Cyber

About This Site


There is good reason to create a semi-permanent residence on the web which you maintain some sovereignty over, though it is more effortful than outsourcing publishing to a social media platform. This site is published using a growing raft of optimisations to make updating and adding to the site easy. I’m not a programmer and I don’t know how to code, but I have made a few simple and inelegant tools work that streamline the production of this site.

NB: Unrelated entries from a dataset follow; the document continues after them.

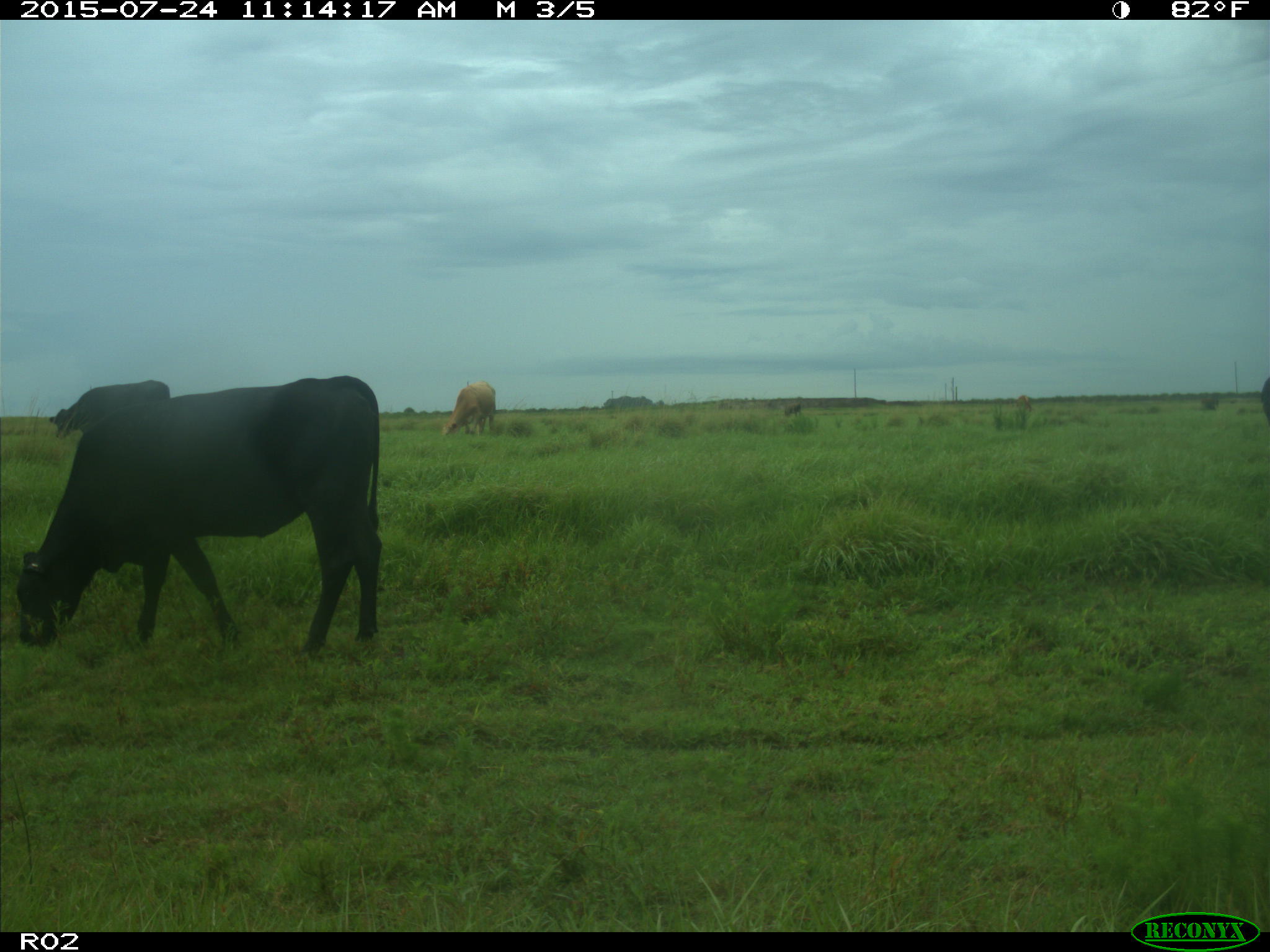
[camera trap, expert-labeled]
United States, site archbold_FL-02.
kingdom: Animalia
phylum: Chordata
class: Mammalia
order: Artiodactyla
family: Bovidae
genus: Bos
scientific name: Bos taurus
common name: domestic cow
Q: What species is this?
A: Bos taurus (domestic cow).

Programs used to produce this site

  • Obsidian (writing, staging, organising notes)
    • Deployment folder, includes plaintext markdown body of each live page
    • Staging folder, includes unfinished pages and fragments
  • Pandoc (templating and conversion from markdown -> HTML)
    • Template files for various unique pages on the site (such as the Vault or the Kitchen), as well as generic template files for pages like this one
    • Commands with specific options chosen for each page, stored in shell script files to be called on by simple command from the terminal.
  • MacOS Terminal (running scripts to automate production)
    • Scripts to automate various processes– stage site, publish site, update vault contents, etc
  • Git (pushing changes to serverside repository)
    • YAML metadata hook file stored in remote directory serverside to send all files onward to public_html
  • Sublime Text (HTML/CSS editing, writing template files)

Rendering Vault with zsh Script and Pandoc

The Vault page of this site is spawned from a folder of PDFs in the site’s root directory. It doesn’t require me to manually add links to each file, and I can deal exclusively with files on my desktop, and have them made accessible via the vault automatically at every git push.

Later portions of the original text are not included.